An increase in social-assistance levels would give abused women more options if there was affordable housing to which they could escape.
The jury heard that Ms. Hadley could not afford an apartment on her income of $800 a month.
Ms. Sanson said that Ontario's welfare rates are so low that once a single mother with one child pays for the monthly rent and food, she has $2.24 per day per person for all other living expenses.
Ms. Sanson urged the creation of a provincially funded independent women's advocacy service to work for abused women and children in both the criminal system and in the community. The advocates should be in community-based women's services, such as shelters, she said.

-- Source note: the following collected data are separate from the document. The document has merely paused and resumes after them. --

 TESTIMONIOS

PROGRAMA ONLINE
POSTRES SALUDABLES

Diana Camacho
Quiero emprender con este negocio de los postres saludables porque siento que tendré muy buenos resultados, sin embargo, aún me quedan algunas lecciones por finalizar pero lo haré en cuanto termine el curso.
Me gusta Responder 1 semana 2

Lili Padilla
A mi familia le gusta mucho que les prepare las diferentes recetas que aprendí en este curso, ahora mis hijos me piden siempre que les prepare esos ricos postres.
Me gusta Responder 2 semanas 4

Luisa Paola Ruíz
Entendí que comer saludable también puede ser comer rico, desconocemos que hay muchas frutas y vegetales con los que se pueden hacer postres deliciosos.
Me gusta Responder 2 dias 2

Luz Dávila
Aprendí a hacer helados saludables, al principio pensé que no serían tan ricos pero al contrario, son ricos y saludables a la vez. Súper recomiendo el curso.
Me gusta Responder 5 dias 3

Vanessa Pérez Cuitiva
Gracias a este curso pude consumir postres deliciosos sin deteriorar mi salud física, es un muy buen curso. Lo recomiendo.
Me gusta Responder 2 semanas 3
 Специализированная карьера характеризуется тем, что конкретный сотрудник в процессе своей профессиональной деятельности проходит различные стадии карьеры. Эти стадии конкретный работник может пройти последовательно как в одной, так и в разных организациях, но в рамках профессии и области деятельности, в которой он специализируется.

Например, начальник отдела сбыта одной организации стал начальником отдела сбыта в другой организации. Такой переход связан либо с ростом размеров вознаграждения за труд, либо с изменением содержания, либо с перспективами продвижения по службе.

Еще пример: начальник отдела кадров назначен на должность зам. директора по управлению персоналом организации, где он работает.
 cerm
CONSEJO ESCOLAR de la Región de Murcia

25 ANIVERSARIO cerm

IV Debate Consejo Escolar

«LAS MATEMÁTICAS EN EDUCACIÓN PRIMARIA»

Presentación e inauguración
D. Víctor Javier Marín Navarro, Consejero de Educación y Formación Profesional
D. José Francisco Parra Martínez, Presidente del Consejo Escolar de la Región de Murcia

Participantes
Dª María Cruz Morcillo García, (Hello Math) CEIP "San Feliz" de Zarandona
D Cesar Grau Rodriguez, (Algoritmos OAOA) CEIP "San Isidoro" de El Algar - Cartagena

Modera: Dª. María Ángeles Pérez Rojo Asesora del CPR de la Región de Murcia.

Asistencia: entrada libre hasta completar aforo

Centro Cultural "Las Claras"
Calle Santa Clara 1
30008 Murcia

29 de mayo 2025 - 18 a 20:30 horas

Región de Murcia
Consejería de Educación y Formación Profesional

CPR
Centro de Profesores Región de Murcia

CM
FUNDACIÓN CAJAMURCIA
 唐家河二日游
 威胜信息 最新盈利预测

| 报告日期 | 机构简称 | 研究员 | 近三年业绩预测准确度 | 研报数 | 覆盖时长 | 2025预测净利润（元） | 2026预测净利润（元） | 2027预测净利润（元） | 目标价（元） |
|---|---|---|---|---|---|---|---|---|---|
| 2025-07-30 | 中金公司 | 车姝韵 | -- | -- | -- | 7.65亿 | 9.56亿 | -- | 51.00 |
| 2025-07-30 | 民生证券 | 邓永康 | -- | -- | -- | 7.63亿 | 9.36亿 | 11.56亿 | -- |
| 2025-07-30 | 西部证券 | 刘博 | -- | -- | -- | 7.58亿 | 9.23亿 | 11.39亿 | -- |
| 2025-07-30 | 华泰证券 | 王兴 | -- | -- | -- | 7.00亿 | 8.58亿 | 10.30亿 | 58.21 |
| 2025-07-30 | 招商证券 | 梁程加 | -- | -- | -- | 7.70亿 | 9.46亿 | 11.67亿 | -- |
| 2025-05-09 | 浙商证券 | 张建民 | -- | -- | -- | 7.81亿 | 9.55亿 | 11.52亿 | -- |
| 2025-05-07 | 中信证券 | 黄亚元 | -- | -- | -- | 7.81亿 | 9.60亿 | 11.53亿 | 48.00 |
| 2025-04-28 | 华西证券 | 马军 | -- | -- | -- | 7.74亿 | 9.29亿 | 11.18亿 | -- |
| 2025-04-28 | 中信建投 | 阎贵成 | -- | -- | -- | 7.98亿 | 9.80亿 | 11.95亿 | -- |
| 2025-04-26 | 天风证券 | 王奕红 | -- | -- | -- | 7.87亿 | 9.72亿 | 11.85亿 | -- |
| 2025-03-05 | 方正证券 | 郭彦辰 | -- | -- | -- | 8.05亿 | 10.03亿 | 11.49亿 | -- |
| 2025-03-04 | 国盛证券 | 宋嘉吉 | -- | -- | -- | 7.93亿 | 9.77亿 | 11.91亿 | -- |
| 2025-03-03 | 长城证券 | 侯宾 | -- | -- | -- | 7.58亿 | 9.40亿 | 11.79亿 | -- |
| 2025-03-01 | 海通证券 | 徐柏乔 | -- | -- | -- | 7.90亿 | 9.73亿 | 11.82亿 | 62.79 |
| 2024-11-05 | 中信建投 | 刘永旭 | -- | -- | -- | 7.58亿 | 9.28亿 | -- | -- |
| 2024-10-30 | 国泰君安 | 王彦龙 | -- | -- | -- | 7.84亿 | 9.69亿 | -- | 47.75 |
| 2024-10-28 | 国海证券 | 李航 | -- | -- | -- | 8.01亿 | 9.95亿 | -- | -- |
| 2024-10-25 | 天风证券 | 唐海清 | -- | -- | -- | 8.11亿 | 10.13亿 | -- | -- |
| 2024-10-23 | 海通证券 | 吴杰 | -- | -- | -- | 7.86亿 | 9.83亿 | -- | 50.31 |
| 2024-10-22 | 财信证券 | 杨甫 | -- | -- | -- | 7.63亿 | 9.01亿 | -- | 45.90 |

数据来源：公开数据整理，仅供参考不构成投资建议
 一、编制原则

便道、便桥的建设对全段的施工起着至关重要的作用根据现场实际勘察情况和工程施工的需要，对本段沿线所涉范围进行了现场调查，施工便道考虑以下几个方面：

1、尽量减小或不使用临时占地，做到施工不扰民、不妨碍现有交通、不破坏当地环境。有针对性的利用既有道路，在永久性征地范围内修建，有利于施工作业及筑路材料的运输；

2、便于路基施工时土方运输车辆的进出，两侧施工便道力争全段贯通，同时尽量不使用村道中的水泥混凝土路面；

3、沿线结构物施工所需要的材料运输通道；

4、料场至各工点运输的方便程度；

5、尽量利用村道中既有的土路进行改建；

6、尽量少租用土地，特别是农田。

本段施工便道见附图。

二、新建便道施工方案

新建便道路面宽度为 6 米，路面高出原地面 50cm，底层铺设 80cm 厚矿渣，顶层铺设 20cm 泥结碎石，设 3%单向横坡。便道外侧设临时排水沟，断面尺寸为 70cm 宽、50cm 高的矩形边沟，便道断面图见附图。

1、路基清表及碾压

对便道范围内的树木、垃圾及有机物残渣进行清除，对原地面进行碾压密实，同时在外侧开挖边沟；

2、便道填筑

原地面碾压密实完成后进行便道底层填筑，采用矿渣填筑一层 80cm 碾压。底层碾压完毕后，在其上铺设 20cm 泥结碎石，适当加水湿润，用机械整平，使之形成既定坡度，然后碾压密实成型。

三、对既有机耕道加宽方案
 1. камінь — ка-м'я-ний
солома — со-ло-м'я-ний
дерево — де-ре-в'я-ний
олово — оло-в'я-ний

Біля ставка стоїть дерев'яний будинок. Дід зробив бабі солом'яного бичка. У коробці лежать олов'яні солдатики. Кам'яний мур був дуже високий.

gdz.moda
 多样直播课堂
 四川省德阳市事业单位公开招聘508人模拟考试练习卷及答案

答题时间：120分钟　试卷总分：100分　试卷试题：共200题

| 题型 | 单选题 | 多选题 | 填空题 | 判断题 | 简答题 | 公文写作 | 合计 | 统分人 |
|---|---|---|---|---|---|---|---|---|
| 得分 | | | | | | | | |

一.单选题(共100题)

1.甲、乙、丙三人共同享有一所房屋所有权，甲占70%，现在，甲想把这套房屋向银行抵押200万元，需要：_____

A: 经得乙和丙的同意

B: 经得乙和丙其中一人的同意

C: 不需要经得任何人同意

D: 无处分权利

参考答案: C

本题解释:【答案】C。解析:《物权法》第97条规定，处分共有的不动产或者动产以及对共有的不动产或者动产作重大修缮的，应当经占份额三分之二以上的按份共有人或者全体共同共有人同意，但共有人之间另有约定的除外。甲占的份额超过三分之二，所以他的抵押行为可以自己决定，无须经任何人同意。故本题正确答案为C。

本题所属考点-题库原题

She also proposed that the province shorten the time between bail hearings and trial to reduce the risk of further abuse to the woman. In-camera hearings should be abolished for cases of domestic abuse, and no-contact orders should take precedence over family-law rulings, such as custody.
Staff Inspector Brian Fazackerley, the lawyer representing Durham Regional Police, recommended that every Crown office in the province have a designated full-time lawyer to prosecute every bail hearing in a domestic-violence case, and that bail court for such cases be held on weekends and holidays, as well as during the week.
In his closing submission, Al O'Marra, the coroner's counsel, recommended that the province investigate the use of electronic-monitoring devices, such as ankle bracelets, for men charged with domestic abuse who are released on bail.
Yesterday was the second time Mr. O'Marra has addressed a jury looking into domestic violence. In 1998, he told another jury about the tragic life of Arlene May, who was killed by her lover, Randall Iles, in Collingwood, Ont., in March, 1996.